Any failure to comply with the financial and operating covenants of the Credit Facilities would prevent us from being able to borrow additional funds and would constitute a default, which could result in among other things, the amounts outstanding, including all accrued interest and unpaid fees, becoming immediately due and payable. In addition the Credit Facilities include customary events of default, in certain cases subject to customary cure periods. As of September 29, 2012 we were in compliance with the covenants.

Commitment fee
Pursuant to the credit agreement we are required to pay to our revolving credit lenders, on the last day of each calendar quarter, a commitment fee on the unused portion of the Revolving Credit Facility. The commitment fee is subject to a pricing grid based on our Consolidated Total Leverage Ratio. The spreads on the commitment fee range from 0.175% to 0.300%. The current commitment fee on the undrawn portion of the Revolving Credit Facility is 0.250%

We may elect to increase the size of the Revolving Credit Facility from $50 million to $100 million. Alternatively, we may elect to enter into Additional Term Loans up to a $100 million combined limit with the Revolving Credit Facility. These elections are subject to the approval of the Administrative Agent and the identification of additional Lenders or current Lenders willing to increase their loan amounts.

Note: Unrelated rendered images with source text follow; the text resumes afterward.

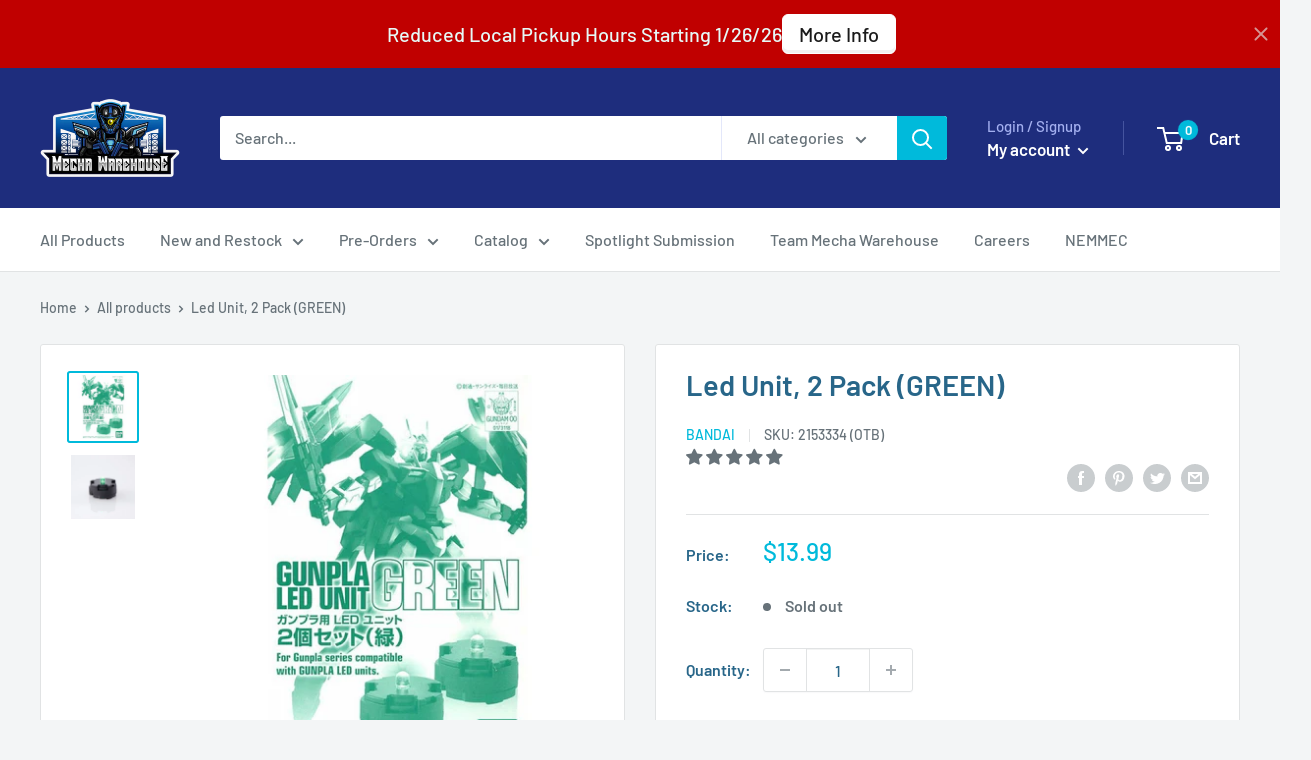

--- FILE ---
content_type: text/javascript
request_url: https://mechawarehouse.com/cdn/shop/t/3/assets/custom.js?v=90373254691674712701607917978
body_size: -668
content:
//# sourceMappingURL=/cdn/shop/t/3/assets/custom.js.map?v=90373254691674712701607917978
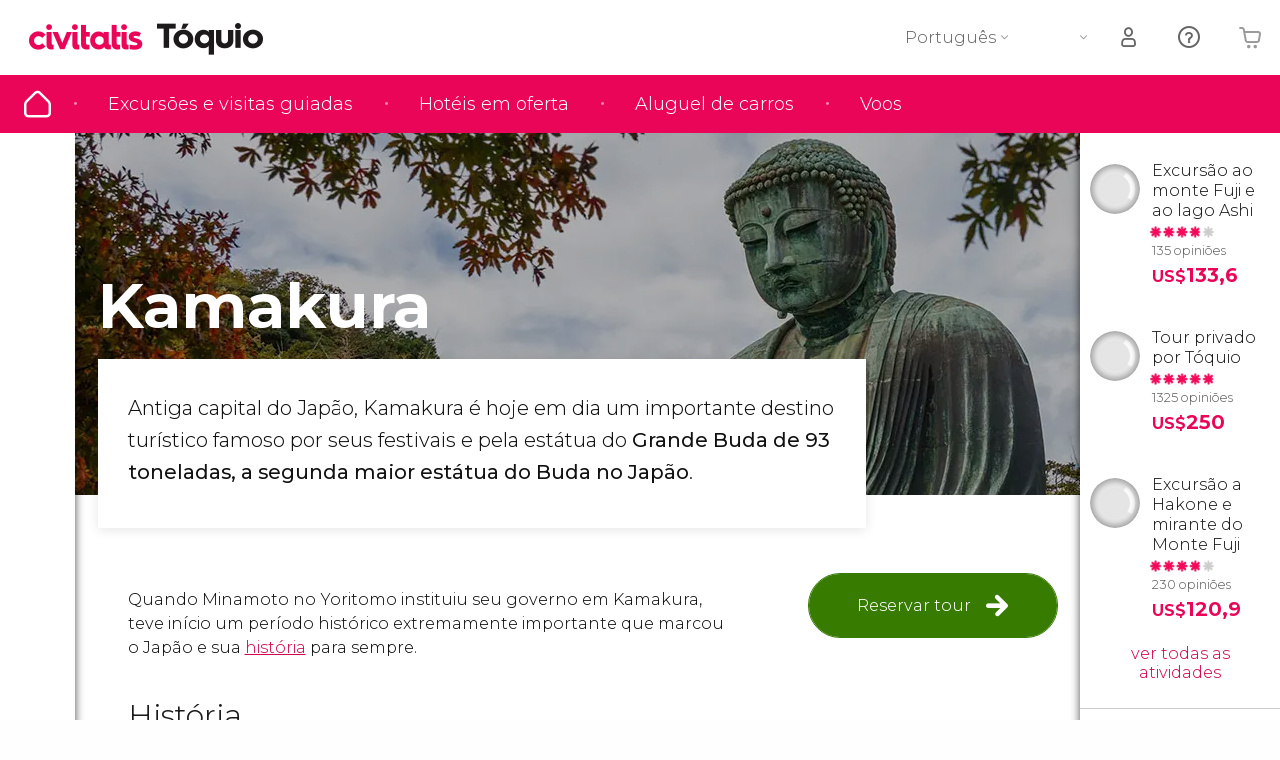

--- FILE ---
content_type: text/css
request_url: https://www.tudosobretoquio.com/f/css/tokio-ab633a3ddefb71e0eeb0cb41fa4ea8d6ebed11be.min.css
body_size: -243
content:
@charset "UTF-8";.x-outline{outline:1px solid #a0c1f9!important;box-shadow:0 0 1px 2px #a0c1f9}@font-face{font-family:header-font;src:url(/f/fonts/chupada_bold.woff2) format("woff2"),url(/f/fonts/chupada_bold.woff) format("woff");font-weight:500;font-style:normal;font-display:swap}.a-header__logo__city:before{content:"\E989";font-size:4.84375vw}[data-lang=en] .a-header__logo__city:before,[data-lang=fr] .a-header__logo__city:before,[data-lang=it] .a-header__logo__city:before{content:"\E98A"}[data-lang=pt] .a-header__logo__city:before{content:"\E98B"}.o-home-header__title{text-transform:uppercase}@media print,screen and (min-width:47.9375em){.m-header__logo__element .a-header__logo__city:before{font-size:1.5625rem}}@media screen and (max-width:47.875em) and (min-aspect-ratio:13/9),screen and (min-width:47.9375em){.a-header__logo__city:before{font-size:1.625rem!important;position:relative;top:-.0625rem}}@media screen and (max-width:47.875em) and (min-aspect-ratio:13/9){.a-header__logo__city:before{font-size:1.46812rem;position:relative;top:-.0625rem}}@media screen and (max-width:47.875em) and (max-aspect-ratio:13/9){.a-header__logo__city:before{position:relative;top:-.15625vw}}
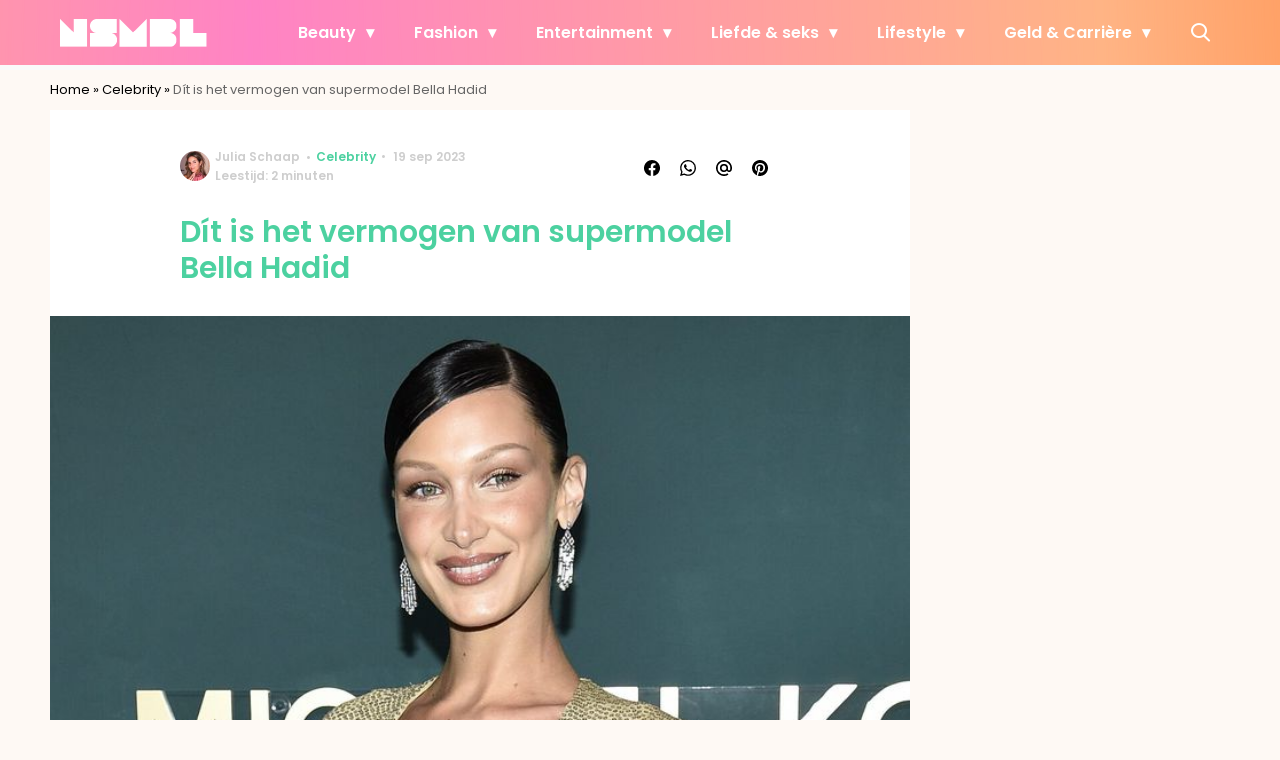

--- FILE ---
content_type: text/javascript;charset=utf-8
request_url: https://p1cluster.cxense.com/p1.js
body_size: 99
content:
cX.library.onP1('efpwws2ng1go3xnq0h7wxi1y');


--- FILE ---
content_type: text/javascript;charset=utf-8
request_url: https://id.cxense.com/public/user/id?json=%7B%22identities%22%3A%5B%7B%22type%22%3A%22ckp%22%2C%22id%22%3A%22mkurjbi69jr54ndk%22%7D%2C%7B%22type%22%3A%22lst%22%2C%22id%22%3A%22efpwws2ng1go3xnq0h7wxi1y%22%7D%2C%7B%22type%22%3A%22cst%22%2C%22id%22%3A%22efpwws2ng1go3xnq0h7wxi1y%22%7D%5D%7D&callback=cXJsonpCB2
body_size: 208
content:
/**/
cXJsonpCB2({"httpStatus":200,"response":{"userId":"cx:280s05mg3b96p3bo0bio5mv57r:3q40dlsx7t44p","newUser":false}})

--- FILE ---
content_type: text/plain; charset=utf-8
request_url: https://events.getsitectrl.com/api/v1/events?query=utm_source%3Darticle_related_posts
body_size: 559
content:
{"id":"66fe39efa79003e1","user_id":"66fe39efa7a5c323","time":1769407495838,"token":"1769407495.30572d4e1515b02451646df53c11a997.fb40ea34bb6451e265ebdd9eec04b37a","geo":{"ip":"18.216.142.156","geopath":"147015:147763:220321:","geoname_id":4509177,"longitude":-83.0061,"latitude":39.9625,"postal_code":"43215","city":"Columbus","region":"Ohio","state_code":"OH","country":"United States","country_code":"US","timezone":"America/New_York"},"ua":{"platform":"Desktop","os":"Mac OS","os_family":"Mac OS X","os_version":"10.15.7","browser":"Other","browser_family":"ClaudeBot","browser_version":"1.0","device":"Spider","device_brand":"Spider","device_model":"Desktop"},"utm":{}}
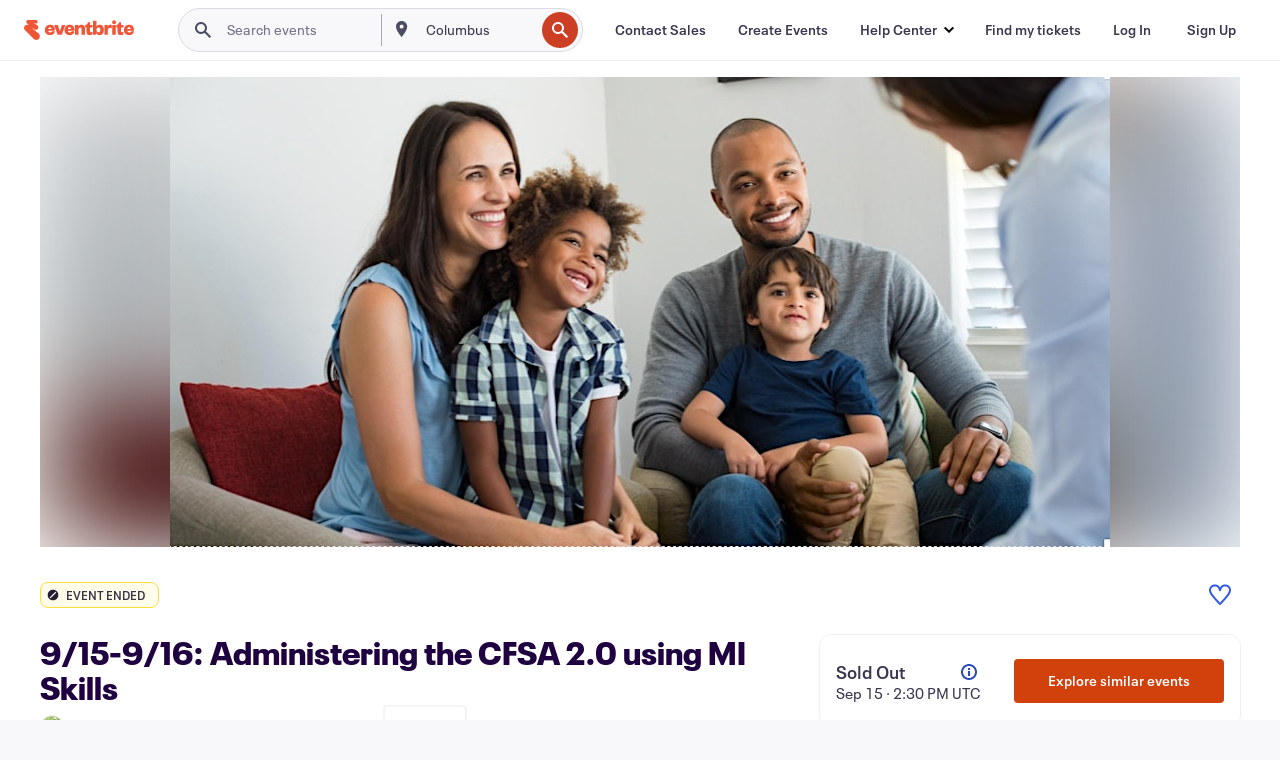

--- FILE ---
content_type: text/javascript; charset=utf-8
request_url: https://app.link/_r?sdk=web2.86.5&branch_key=key_live_epYrpbv3NngOvWj47OM81jmgCFkeYUlx&callback=branch_callback__0
body_size: 69
content:
/**/ typeof branch_callback__0 === 'function' && branch_callback__0("1541992887975012164");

Debt issuance costs and interest
Expenses associated with the issuance of the term loan are capitalized and are amortized over the 5 year term using the effective interest method. In connection with the term loans, we recorded deferred financing costs of $5.5 million.
Accrued interest associated with our outstanding debt is included as a component of accrued expenses and other current liabilities in the accompanying condensed consolidated balance sheets. As of September 29, 2012, accrued interest totaled $0.5 million.

Parties to the credit facilities
The banks party to the Credit Facilities are JP Morgan Chase Bank, N.A., as Administrative Agent, Citibank, N.A. as Syndication Agent, J P Morgan Securities LLC and Citibank, N.A. as Joint Lead Arrangers and Joint Bookrunners, Bank of America, N.A., RBS Citizens, N.A., HSBC Bank USA, N.A., Wells Fargo Bank, N.A., Sumitomo Mitsui Banking Corporation, TD Bank, N.A. and US Bank, N.A. as Co-Documentation Agents, Union Bank, N.A., PNC Bank, National Association and Sovereign Bank, N.A. as Senior Managing Agents and the syndicate lenders that are parties thereto.

The other debt as of September 29, 2012 includes the real estate mortgage loan of $3.3 million described in our annual financial statements and an overdraft facility of $3.3 million.